### Direction 1
Pull out each line of the entries below containing the word "that".

### Selected passage
Table 1 Optimization of the reaction conditionsa

Substrate scope

With the most efficient catalytic conditions in hand, we next examined the substrate scope (Fig. 2). The R substituent of cyclic 1,3-dione 1 was investigated firstly. Substrates equipped with cyclic substituents (e.g., four- and six-membered rings) on cyclic 1,3-dione scaffold gave the corresponding products 3ba and 3ca in good yields but only with moderate er. In addition, reactions for cyclic 1,3-dione substrates bearing alkyl chains in different length proceeded smoothly under standard reaction conditions (3dafa). While substrate cyclic 1,3-dione (2g) bearing a long alkyl chain was used, a good yield and high er value were achieved (Fig. 2, 3ga, 70% yield and 95:5 er).

Fig. 2

Scope of cyclic 1,3-diones. Reaction conditions: a mixture of 1bg (0.11 mmol), 2a (0.10 mmol), nBu4NOAc (0.2 mmol), oxidant E (0.15 mmol), Mg(OTf)2 (20 mol%), and cat. A (15 mol%) in toluene (2.0 mL) was stirred at room temperature under N2 for 24 h

To address the stability of the products, we conducted several experiments and the related results verified that the rotation barrier of the chiral axis was high enough to prevent the racemization of product 3gh during the reaction or its purification: with ΔGrot = 119.7 KJ mol−1 at 85 °C, the half-life of rotation is 7.41 h at 85 °C (Fig. 3; for details, see Supplementary Discussion).

Fig. 3

Determination of the enantiomerization barrier. Reaction conditions: 3 mg of enantio-enriched 3gh were refluxed in 15 mL of toluene at 85 °C. Samples of 7 µL of this solution were injected on Chiralpak IC (heptane/iPrOH = 80/20, 1 mL min−1, UV detection at 254 nm) to monitor the percentage decrease of the second eluted enantiomer over time

Further investigation on the scope of ynals was conducted (Fig. 4). The steric and electronic effects on the aromatic ring of ynals were evaluated by the variation of substituent patterns. When examined substrates bear electron-withdrawing or electron-donating groups at 3-, 4-, 6-, 7-, or 8-substituted positions on naphthalene rings, moderate to good yields and high er values were regularly obtained (3gdgr). When a substituted phenyl ring replaced the naphthalene ring in ynals, high er could still be achieved (3gs and 3gt). The absolute configuration of 3au was determined to be (S) by X-ray crystallography, and other products were assigned by analogy.

### Task input
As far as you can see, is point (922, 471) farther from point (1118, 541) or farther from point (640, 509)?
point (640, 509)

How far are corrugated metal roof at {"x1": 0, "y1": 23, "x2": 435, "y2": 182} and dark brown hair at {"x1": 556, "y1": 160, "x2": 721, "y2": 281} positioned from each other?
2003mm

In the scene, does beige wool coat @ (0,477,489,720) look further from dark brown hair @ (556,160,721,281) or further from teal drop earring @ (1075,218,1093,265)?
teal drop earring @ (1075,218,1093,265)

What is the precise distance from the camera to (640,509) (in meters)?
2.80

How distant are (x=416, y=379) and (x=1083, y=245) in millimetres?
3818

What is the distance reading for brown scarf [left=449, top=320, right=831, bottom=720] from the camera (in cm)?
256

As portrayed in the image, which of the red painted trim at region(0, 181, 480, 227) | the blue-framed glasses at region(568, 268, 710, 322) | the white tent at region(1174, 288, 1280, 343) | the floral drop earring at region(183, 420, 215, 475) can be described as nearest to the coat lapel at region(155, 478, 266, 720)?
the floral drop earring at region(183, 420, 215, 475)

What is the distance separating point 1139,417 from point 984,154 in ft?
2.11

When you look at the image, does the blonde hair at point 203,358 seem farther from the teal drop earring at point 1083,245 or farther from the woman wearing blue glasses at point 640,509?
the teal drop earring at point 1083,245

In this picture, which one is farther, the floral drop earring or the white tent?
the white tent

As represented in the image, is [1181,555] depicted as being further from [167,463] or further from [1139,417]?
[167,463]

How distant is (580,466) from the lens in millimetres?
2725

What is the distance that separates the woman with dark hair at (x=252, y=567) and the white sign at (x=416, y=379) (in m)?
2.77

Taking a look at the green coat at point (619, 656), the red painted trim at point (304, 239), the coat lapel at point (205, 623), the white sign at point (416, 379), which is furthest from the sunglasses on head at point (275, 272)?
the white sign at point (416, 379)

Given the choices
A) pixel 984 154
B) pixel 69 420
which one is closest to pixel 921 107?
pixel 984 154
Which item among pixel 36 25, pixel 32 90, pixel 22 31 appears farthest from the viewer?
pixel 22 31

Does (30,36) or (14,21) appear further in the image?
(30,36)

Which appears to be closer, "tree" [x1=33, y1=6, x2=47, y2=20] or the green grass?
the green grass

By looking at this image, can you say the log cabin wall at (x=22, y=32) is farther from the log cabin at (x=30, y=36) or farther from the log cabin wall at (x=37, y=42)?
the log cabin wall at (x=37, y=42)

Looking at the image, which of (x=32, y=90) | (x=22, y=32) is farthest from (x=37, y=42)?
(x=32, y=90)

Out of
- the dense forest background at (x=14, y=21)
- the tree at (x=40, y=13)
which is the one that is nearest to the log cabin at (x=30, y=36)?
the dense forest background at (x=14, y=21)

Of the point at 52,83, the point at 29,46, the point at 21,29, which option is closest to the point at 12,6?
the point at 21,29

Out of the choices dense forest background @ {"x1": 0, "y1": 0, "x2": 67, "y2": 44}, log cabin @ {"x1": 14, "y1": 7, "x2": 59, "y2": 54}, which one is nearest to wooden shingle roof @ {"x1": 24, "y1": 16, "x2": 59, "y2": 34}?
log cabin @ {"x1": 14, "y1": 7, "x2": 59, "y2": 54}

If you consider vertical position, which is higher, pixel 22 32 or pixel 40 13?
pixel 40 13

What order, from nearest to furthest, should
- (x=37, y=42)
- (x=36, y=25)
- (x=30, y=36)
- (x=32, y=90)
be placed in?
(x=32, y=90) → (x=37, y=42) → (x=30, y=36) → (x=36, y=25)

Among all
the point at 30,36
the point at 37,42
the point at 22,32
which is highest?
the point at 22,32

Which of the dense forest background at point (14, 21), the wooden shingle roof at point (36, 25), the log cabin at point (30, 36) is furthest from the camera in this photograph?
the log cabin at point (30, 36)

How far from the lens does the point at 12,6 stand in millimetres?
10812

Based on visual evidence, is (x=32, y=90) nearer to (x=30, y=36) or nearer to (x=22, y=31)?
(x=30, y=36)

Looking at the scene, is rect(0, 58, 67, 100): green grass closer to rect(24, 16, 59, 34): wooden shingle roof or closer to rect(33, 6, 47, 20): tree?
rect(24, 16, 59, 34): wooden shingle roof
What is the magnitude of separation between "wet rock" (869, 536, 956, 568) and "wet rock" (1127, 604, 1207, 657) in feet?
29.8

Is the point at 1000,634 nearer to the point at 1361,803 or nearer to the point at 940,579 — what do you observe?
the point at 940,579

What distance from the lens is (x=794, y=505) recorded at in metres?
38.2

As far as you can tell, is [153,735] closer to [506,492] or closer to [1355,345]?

### Direction 2
Transcribe the substrate scope passage above, starting with "To address the" and going on through "see Supplementary Discussion).".

### Result 1
What is the distance that separates the woman with dark hair at (x=252, y=567) and the white sign at (x=416, y=379) (in m)?
which is the one that is nearest to the log cabin at (x=30, y=36)?

### Result 2
To address the stability of the products, we conducted several experiments and the related results verified that the rotation barrier of the chiral axis was high enough to prevent the racemization of product 3gh during the reaction or its purification: with ΔGrot = 119.7 KJ mol−1 at 85 °C, the half-life of rotation is 7.41 h at 85 °C (Fig. 3; for details, see Supplementary Discussion).